RDB/SI/Thomas Buchwalder

Pädagogen wie Bernhard Bueb oder Michael Winterhoff schwören auf Autorität und Disziplin. Sie seien das Fundament aller Erziehung, findet Bueb. Winterhoffs These ist, dass Kinder heutzutage zu sehr als gleichwertige Partner angschaut werden und sie das orientierungslos macht. Und dann gibts noch Remo Largo, der in eine ganz andere Richtung geht, und sagt, alles was es brauche, sei Liebe. Denn Kinder gehorchen nicht wegen erzieherischer Massnahmen, sondern weil sie emotional abhängig von ihren Erziehern sind.

Vermutlich haben alle drei in gewissen Punkten recht. Aber wer nicht Pädagogik studiert hat, macht in der Kindererziehung halt einfach das, was er oder sie in dem Moment für richtig hält. So wie ich. Irgendwie endet das bei mir meist mit Erpressung oder einer Belohnung in irgendeiner Form. Und ich finde, das ist gar nicht so übel wie man sagt. Hier zwei Beispiele:

Mein Sohn nennt seine Schwester «Arschloch», die knallt ihm eins. Sie prügeln sich, schreien, verpetzen sich gegenseitig. Nach Bueb oder Winterhoff würde ich jetzt ein Kind ins Kinderzimmer sperren und das andere in die Küche, und da würden sie bis zum Abendessen bleiben. Da wir aber von meinen Kindern sprechen, würde das eine Kind das Kinderzimmer verwüsten und das andere den Kühlschrank leer räumen. Das ist also keine Option. Nach Largo würde ich beide Kinder in den Arm nehmen und ihnen sagen, dass ich sie auch liebe, wenn sie sich gegenseitig die Nase brechen, aber dass es mich wahnsinnig glücklich machen würde, wenn sie es nicht tun. Da ich ihnen tatsächlich zutraue, dass sie sich gegenseitig die Nase brechen, ist das auch keine Option. Ich verhänge also drei Tage Fernsehverbot für den Fall, dass jetzt nicht sofort Ruhe ist, und alles ist geritzt.

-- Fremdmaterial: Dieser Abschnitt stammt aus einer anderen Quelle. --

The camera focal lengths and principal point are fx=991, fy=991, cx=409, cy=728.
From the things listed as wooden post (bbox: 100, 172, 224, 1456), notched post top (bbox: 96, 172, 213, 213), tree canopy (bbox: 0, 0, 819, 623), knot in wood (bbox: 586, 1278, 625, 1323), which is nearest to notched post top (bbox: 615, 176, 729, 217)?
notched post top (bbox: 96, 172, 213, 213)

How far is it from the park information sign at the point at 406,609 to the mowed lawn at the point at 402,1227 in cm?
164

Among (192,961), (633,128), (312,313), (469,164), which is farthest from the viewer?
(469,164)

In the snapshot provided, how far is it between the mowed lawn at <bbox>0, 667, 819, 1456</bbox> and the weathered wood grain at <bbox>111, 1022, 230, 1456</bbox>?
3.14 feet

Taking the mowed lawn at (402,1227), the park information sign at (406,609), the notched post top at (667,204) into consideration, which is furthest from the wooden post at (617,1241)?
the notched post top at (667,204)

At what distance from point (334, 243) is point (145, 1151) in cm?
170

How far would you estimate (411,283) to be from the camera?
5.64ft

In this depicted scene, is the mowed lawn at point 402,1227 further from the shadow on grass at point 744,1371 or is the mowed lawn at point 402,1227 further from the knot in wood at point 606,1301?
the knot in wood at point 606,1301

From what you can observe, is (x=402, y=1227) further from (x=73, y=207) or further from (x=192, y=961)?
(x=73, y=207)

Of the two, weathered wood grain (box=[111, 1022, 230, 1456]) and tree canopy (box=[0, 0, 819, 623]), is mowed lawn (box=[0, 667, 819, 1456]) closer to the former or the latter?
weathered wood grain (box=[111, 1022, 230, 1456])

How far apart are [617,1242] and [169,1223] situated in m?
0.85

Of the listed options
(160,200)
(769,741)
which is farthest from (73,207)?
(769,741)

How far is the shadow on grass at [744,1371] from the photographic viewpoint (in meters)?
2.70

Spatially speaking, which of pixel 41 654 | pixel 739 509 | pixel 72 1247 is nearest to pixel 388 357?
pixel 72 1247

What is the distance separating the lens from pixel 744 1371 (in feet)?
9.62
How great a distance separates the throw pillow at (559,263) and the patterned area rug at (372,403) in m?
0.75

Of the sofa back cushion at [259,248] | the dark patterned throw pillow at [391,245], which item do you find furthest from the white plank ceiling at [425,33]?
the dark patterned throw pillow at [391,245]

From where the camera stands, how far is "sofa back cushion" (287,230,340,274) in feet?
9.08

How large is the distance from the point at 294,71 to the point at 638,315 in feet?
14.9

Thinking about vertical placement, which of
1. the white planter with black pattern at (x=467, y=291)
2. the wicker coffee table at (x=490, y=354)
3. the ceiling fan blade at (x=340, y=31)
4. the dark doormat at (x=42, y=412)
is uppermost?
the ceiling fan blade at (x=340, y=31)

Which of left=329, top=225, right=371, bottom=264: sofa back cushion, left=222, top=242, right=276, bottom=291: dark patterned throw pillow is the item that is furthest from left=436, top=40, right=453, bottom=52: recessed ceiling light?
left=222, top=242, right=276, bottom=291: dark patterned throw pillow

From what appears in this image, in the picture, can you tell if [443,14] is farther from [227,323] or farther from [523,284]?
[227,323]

Meine Tochter ist eigentlich sehr gut in der Schule, aber leider eines der faulsten Kinder Nordeuropas. Mit ihr für ein Diktat zu üben, ist extrem nervenaufreibend, da ihr zwischendurch tausend Dinge einfallen, die sie dringend und unbedingt sofort erledigen muss - Barbiepuppen kämmen, ein verlegtes Spielzeug suchen, jemandem in sein Freundschaftsbuch schreiben. Konzentration? Fehlanzeige. Ist doch egal, ob man «Geschenk» oder «Geschenck» schreibt, auf das eine Fehlerchen kommts eh nicht an. Nach Bueb/Winterhoff würde ich sie jetzt das ganze Diktat so lange wiederholen lassen, bis sie drei Mal hintereinander null Fehler hatte. Sorry, aber dafür hab ich schlicht und einfach keine Nerven. Nach Largo würde ich ihr sagen, dass ich sie auch liebe, wenn sie Fehler macht, aber dass es mich wahnsinnig glücklich machen würde, wenn sie keine macht. Und dann landet sie irgendwann an der Migros-Kasse, dabei hätte sie eigentlich Neurobiologie studieren können. (Das war nur ein Vergleich - selbstverständlich ist es völlig okay, wenn sie Kassiererin in der Migros wird, wenn sie das möchte.) Ich sage ihr also, sie müsse selbst wissen, wie lange sie übt für dieses Diktat, aber bei null Fehlern werde das Taschengeld aufgestockt. Und siehe da: Sie schreibt seither ziemlich oft fehlerfreie Diktate.

Ich würde wirklich gern sagen, ich erziehe meine Kinder mit der richtigen Mischung aus Disziplin und Autorität und grenzenloser Liebe. Das versuche ich auch immer wieder. Aber wenns wirklich hart auf hart kommt, hilft nur Erpressen oder Belohnen. Und jeder, der mir sagt, es gehe auf jeden Fall auch ohne, hat Nerven aus Drahtseilen oder ist studierter Pädagoge. Oder hat schlicht und einfach sehr viel besser erzogene Kinder als ich.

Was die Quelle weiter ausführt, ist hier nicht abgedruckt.